-- Start DATA FOR THIS TASK --

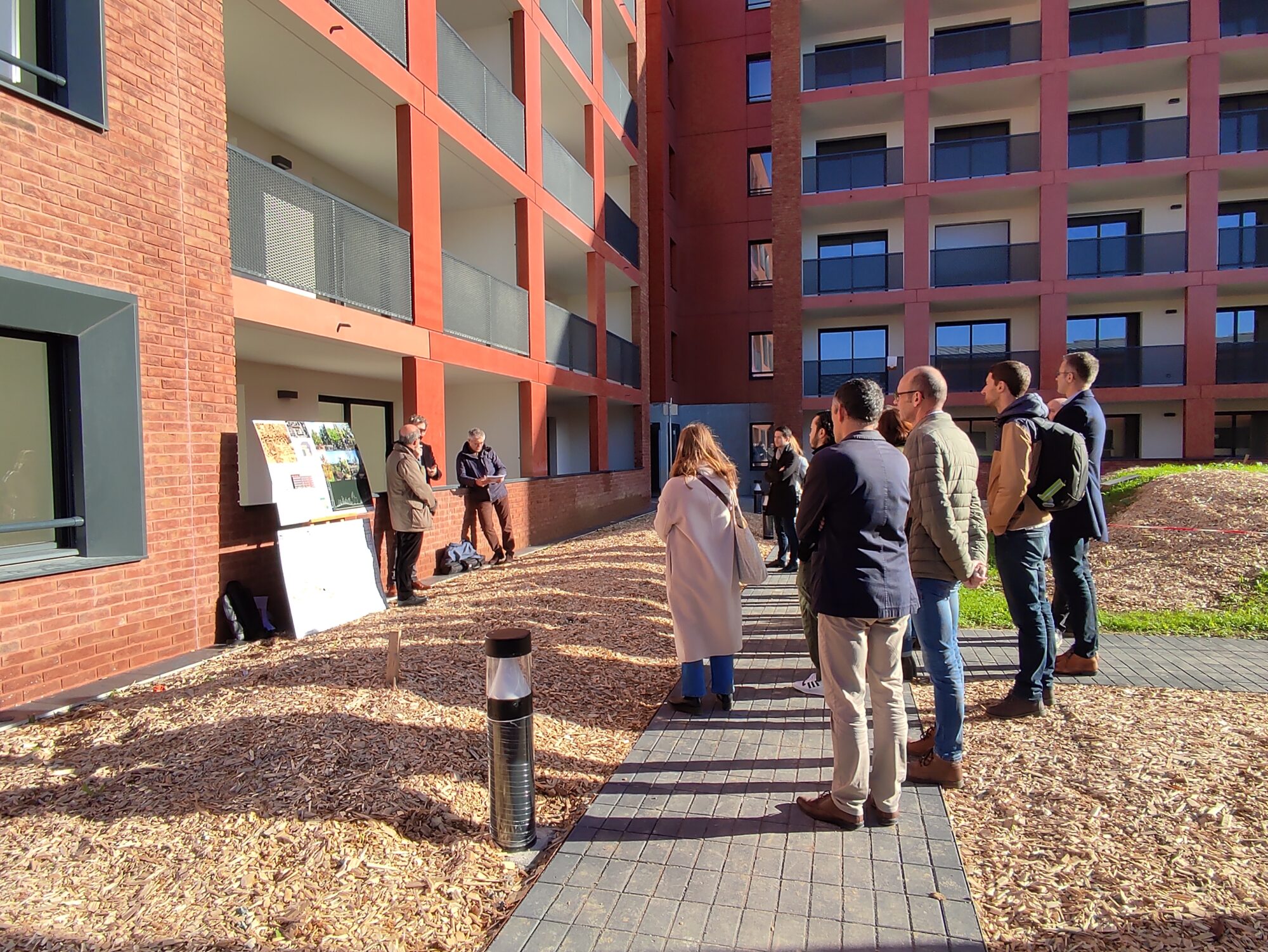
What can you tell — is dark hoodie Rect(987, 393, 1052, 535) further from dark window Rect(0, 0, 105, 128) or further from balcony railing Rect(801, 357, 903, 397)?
balcony railing Rect(801, 357, 903, 397)

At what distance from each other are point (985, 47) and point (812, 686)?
22717 mm

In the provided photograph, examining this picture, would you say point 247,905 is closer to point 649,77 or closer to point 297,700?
point 297,700

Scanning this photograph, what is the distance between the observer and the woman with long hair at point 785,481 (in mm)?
8938

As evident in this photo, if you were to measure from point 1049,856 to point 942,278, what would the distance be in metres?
21.2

-- End DATA FOR THIS TASK --

» **OBJECTIVE**
Reproduce all of the data above word for word, and leave out the pictures.

» **RESPONSE**
What can you tell — is dark hoodie Rect(987, 393, 1052, 535) further from dark window Rect(0, 0, 105, 128) or further from balcony railing Rect(801, 357, 903, 397)?
balcony railing Rect(801, 357, 903, 397)

At what distance from each other are point (985, 47) and point (812, 686)?
22717 mm

In the provided photograph, examining this picture, would you say point 247,905 is closer to point 649,77 or closer to point 297,700?
point 297,700

Scanning this photograph, what is the distance between the observer and the woman with long hair at point 785,481 (in mm)?
8938

As evident in this photo, if you were to measure from point 1049,856 to point 942,278, what would the distance be in metres?
21.2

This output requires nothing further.